• **Problem 1**
According to the article on EXCEPT and INTERSECT, beginning with which version of SQL Server can these operators be used?
• **Problem 2**
Decide whether each statement agrees with the article on EXCEPT and INTERSECT. Answer yes or no for each, and quote the deciding words. (a) The UNION operator returns all rows. (b) To return the data in Set B that doesn't overlap with A, use A EXCEPT B. (c) Using a JOIN operator makes it easier to get the result you want.
• **Problem 3**
From the article on EXCEPT and INTERSECT, extract the passage that opens with the words containing "The illustration shows" and closes with "B EXCEPT A.".

• **Document section**
7/22/2011

The EXCEPT and INTERSECT Operators in SQL Server

Ref:

The UNION,  EXCEPT and INTERSECT operators of SQL enable you to combine more than one SELECT statement  to form a single result set. The UNION operator returns all rows. The INTERSECT operator returns all rows that are in both result sets. The EXCEPT operator returns the rows that are only in the first result set but not in the second. Simple? Rob Sheldon explains all, with plenty of examples.
Quite often, you’re faced with the task of comparing two or more tables, or query results, to determine which information is the same and which isn't. One of the most common approaches to doing such a comparison is to use the UNION or UNION ALL operator to combine the relevant columns of the results that you want to compare. As long as you adhere to the restrictions placed on either of those operators, you can combine data sets whether they come from different databases or even different servers. With the UNION operator, you end up with a result containing every distinct row from the two results combined. However, it becomes more difficult to use UNION to return only the common data that is held in both results, or the different data that exists in one table but not the other(s). To get the results you need, you must use UNION ALL with a GROUP BY clause, though the logic isn’t always obvious on how to do this. And it isn’t any easier to use a JOIN operator to get the result you want. .
Enter the INTERSECT and EXCEPT operators. Beginning with SQL Server 2005, you can use these operators to combine queries and get the results you need. For instance, you can use the INTERSECT operator to return only values that match within both data sets, as shown in the following illustration .
The illustration shows how the INTERSECT operator returns data that is common to both results set; the common data is represented by the area where the two circles intersect. The illustration also shows how the EXCEPT operator works; only data that exists in one of the data sets outside the intersecting area is returned. For instance, if Set A is specified to the left of the EXCEPT operator, only values that are not in Set B are returned. In the illustration above, that would be the data in the left circle, outside the section where the two data sets intersect. The following bullets sum up which operator to use to return different combinations of data:
  • To return the data in Set A that doesn’t overlap with B, use A EXCEPT B.
  • To return only the data that overlaps in the two sets, use A INTERSECT B.
  • To return the data in Set B that doesn’t overlap with A, use B EXCEPT A.
  • To return the data in all three areas without duplicates, use A UNION B.
  • To return the data in all three areas, including duplicates, use A UNION ALL B.
  • To return the data in the non-overlapping areas of both sets, use (A UNION B) except (A INTERSECT B), or perhaps (A EXCEPT B) UNION (B EXCEPT A)

• **Raw data**
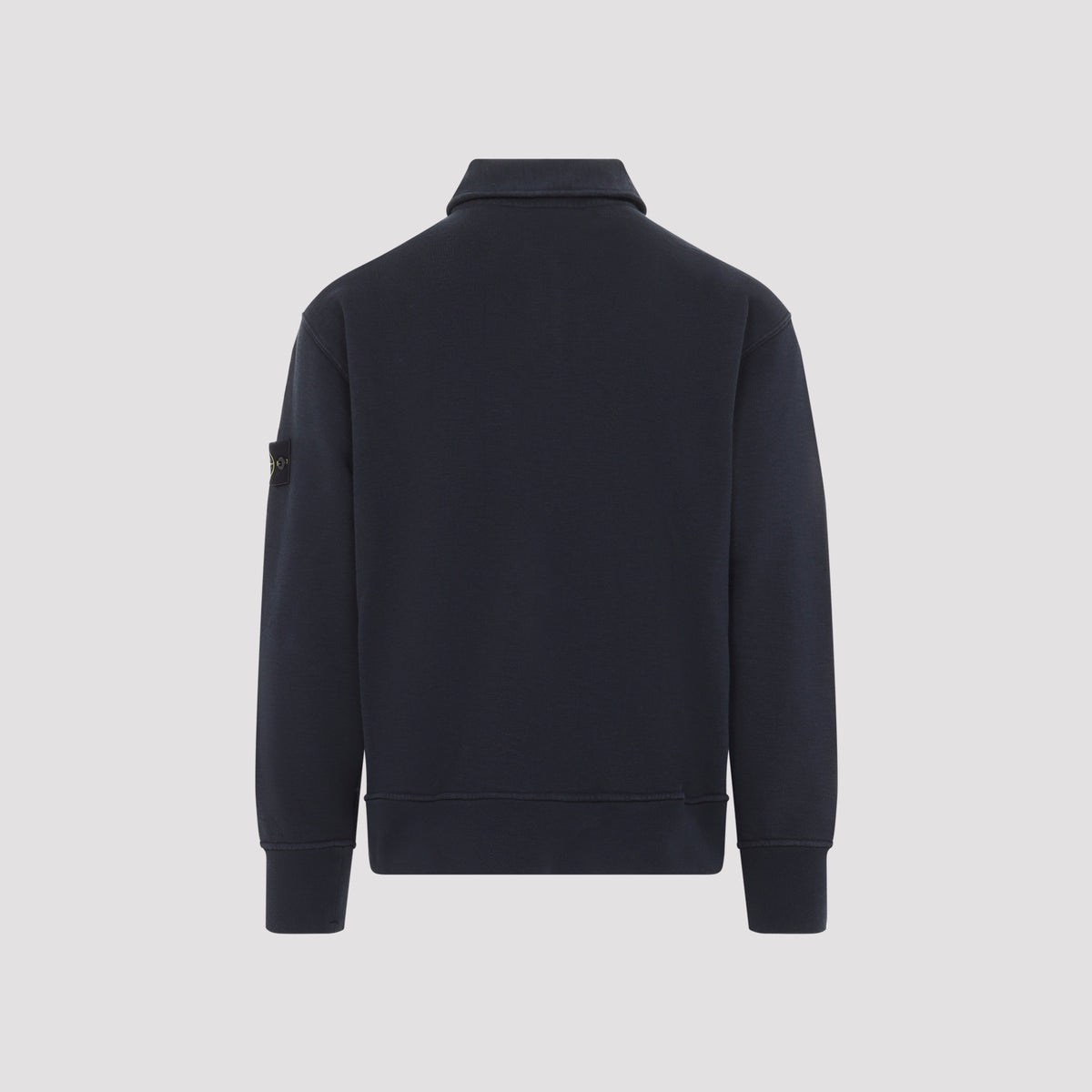Stone Island L/S Polo Men STONE ISLAND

• **Written response 1**
SQL Server 2005

• **Written response 2**
(a) Yes: "The UNION operator returns all rows."
(b) No: "To return the data in Set B that doesn’t overlap with A, use B EXCEPT A."
(c) No: "And it isn’t any easier to use a JOIN operator to get the result you want."

• **Written response 3**
The illustration shows how the INTERSECT operator returns data that is common to both results set; the common data is represented by the area where the two circles intersect. The illustration also shows how the EXCEPT operator works; only data that exists in one of the data sets outside the intersecting area is returned. For instance, if Set A is specified to the left of the EXCEPT operator, only values that are not in Set B are returned. In the illustration above, that would be the data in the left circle, outside the section where the two data sets intersect. The following bullets sum up which operator to use to return different combinations of data:
  • To return the data in Set A that doesn’t overlap with B, use A EXCEPT B.
  • To return only the data that overlaps in the two sets, use A INTERSECT B.
  • To return the data in Set B that doesn’t overlap with A, use B EXCEPT A.